Co-owner of Currahee, Schroeder and his business partner Brandon Hintz are sitting at one of the taproom’s long tables. A slight breeze floats up from the Little Tennessee, a welcomed feeling on another sizzling day outside in Western North Carolina. The newly constructed 10,000-square-foot building has been a year and a half in the making, with all of the construction and brewery plans for the 2.5-acre property coming to fruition with their soft opening this past weekend.
“It all hit me last night,” Hintz said. “J.T. and I were sitting on the back patio, sipping a pint from our first batch of craft beer. I turned to him and said, ‘this is it, this is it.’”

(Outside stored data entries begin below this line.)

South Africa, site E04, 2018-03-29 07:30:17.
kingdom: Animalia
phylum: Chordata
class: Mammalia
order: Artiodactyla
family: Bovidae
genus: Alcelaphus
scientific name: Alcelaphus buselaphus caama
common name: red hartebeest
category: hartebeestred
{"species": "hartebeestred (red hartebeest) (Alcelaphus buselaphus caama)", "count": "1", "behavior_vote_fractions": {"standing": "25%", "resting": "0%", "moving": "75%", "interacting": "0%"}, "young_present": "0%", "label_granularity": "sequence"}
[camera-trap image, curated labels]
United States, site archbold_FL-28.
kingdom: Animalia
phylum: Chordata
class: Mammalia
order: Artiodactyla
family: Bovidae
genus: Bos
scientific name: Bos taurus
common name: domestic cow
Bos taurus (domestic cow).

Touring the massive structure, one is impressed by the brand new 15-barrel system (with four 30-barrel fermenters and three 30-barrel brite tanks). The space is a laboratory of creativity and flavor for Hintz and Schroeder, with their “mad scientist” brewmaster Taylor Yates (formerly of Moon River Brewing in Savannah) holding steady at the helm. While most of the Southern Appalachian breweries tend to be “hop heavy” and “West Coast” oriented in taste, Currahee wants to focus more on old European styles, as lagers, pilsners and barrel-aged selections will find their way into the hands of the consumer.
“You can make real hoppy IPA (India Pale Ale) and be able to hide a lot of flaws, but you can’t hide behind the flaws in a pilsner,” Hintz said. “My passion is in barrel-aged beers, where you can really play with the woods from these bourbon barrels (obtained by Buffalo Trace Distillery in Frankfort, Kentucky). Craft brewing is an art form, and these European styles are some of the oldest techniques used to brew.”

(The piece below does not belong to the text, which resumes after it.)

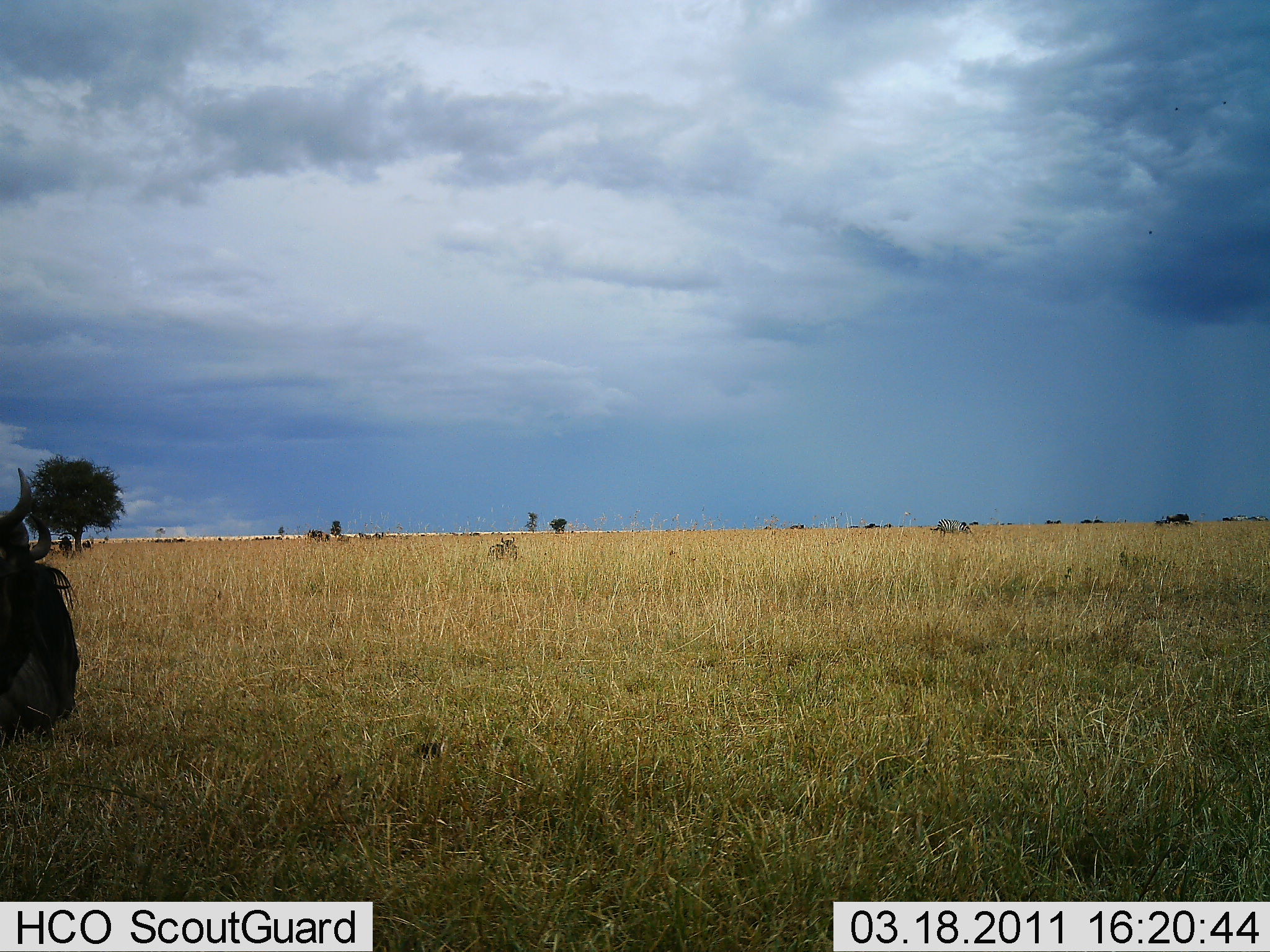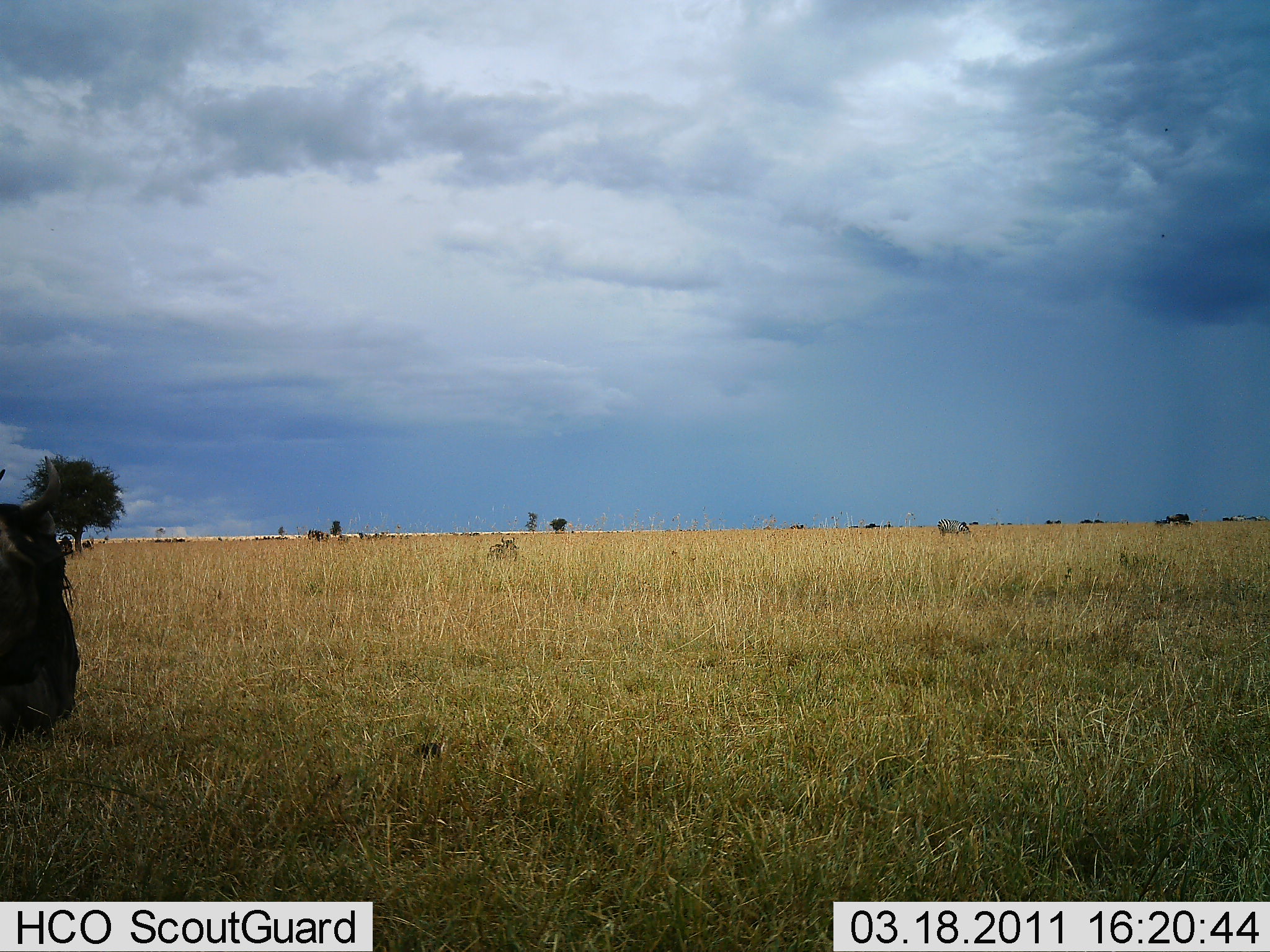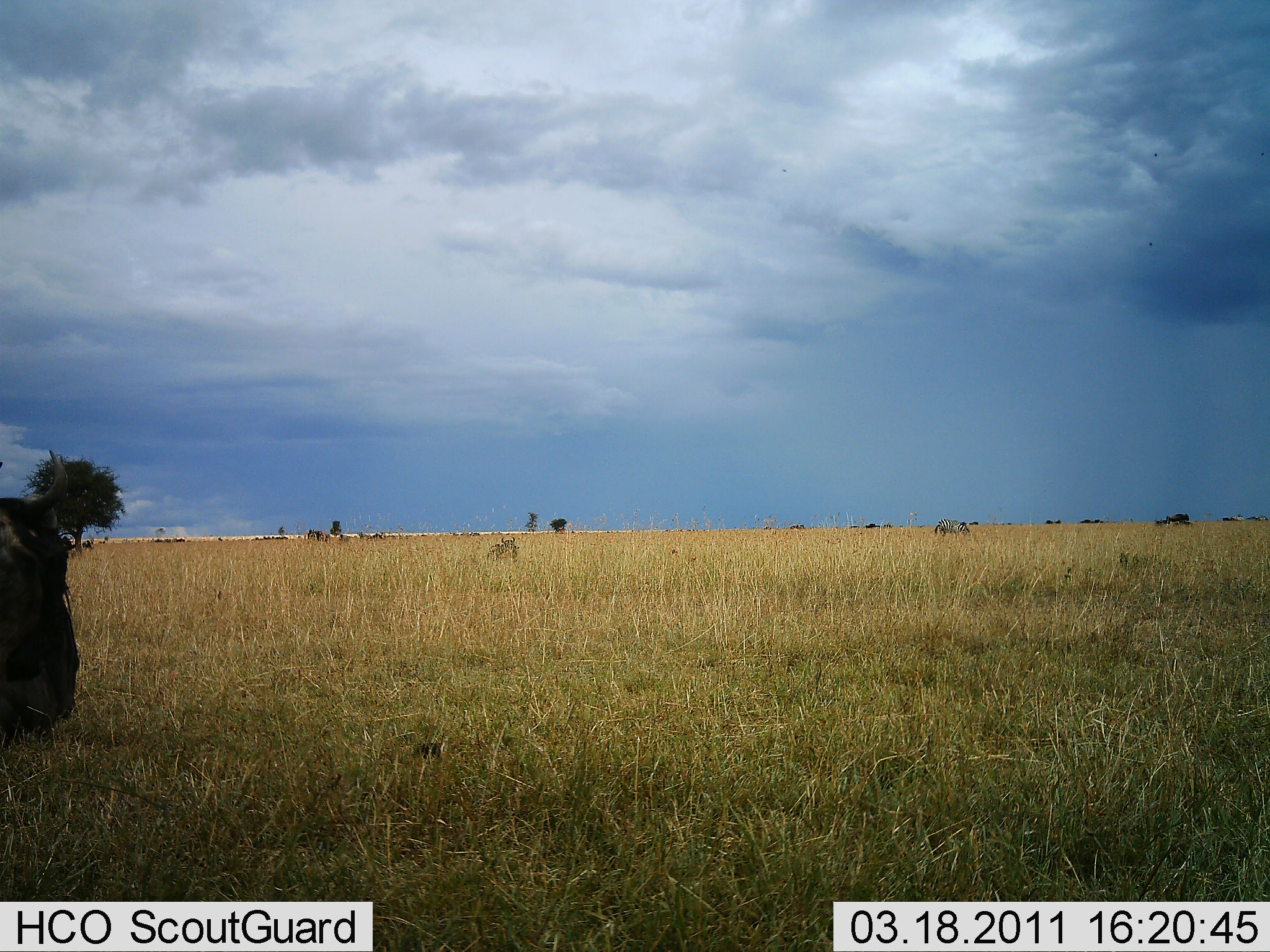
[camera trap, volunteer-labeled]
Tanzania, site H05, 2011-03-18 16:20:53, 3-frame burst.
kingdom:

Hintz comes from a longtime passion for craft beer. Originally from Marietta, Georgia, his father-in-law has run The Wing Café & Tap House for over two decades. Initially, Hintz worked in construction, and following the market downturn in 2008, he joined the Army Corps of Engineers in Iowa. There was a brewery near the base, with Hintz befriending the company where his love for craft beer and knowledge of engineering helped the business expand. After relocating to Georgia, Hintz found work as a brewer at the highly successful SweetWater Brewing in Atlanta, only to then go out on his own and open the Hop Alley Brew Pub in Alpharetta, an endeavor he still runs from his new digs in Macon County.
“We felt this town was the right place for Currahee because of its proximity to a lot of major markets like Atlanta, Athens, Charlotte, Greenville, Chattanooga and Knoxville,” Hintz said. “I also have a house here, and it all just felt comfortable right from the start of making the decision to launch this idea in Franklin.”
Hailing from Atlanta (via central Florida), Schroeder got bitten by the craft beer bug through his longtime friendship with Hintz. Working in the investment banking industry, Schroeder is the “numbers guy,” where he focuses more on the backend of the company, figuring out what works and what doesn’t — a talent as vital and similar to those concocting the barrels of craft beer.
“I’m on the administration side of things, while Brandon is all about the product,” Schroeder said. “We’re the perfect ying and yang of getting this business off the ground.”
When asked about the company’s namesake, Schroeder noted that “Currahee” — Cherokee for “stand alone” — came from Currahee Mountain in northern Georgia. The peak was depicted in the premier episode of the storied World War II television series “Band of Brothers,” where Easy Company (506th Parachute Infantry Regiment, 101st Airborne Division) trained at Camp Tocca, going up and down Currahee amid the rest of their U.S. Army training. If that wasn’t enough, Hintz’s brother is also an Army Ranger, one who also served in the 101st Airborne Division.
“Naming the brewery ‘Currahee’ is to not only honor all those who fought, but also all who serve in the military — they are the real heroes,” Schroeder said.
With a “Grand Opening” aimed for Aug. 20, plans are in the works to add live music and a food component, which will be the folks at Mountain Fresh in Highlands. The doors are now open at Currahee, and the craft beer is flowing. The brewery is another big piece to an ever-growing puzzle that Franklin and greater Macon County have been putting together in this new and exciting era for the community and its residents.
“If nothing more, it’s fun — it’s a lifestyle business,” Hintz said. “If you’re not enjoying what you’re doing, then why are you doing it?”
“There is no end, no climax. This is just the beginning,” Schroeder added. “We drank from the fire hose, and we’re still drinking from the fire hose — time to go to work, time to make the beer.”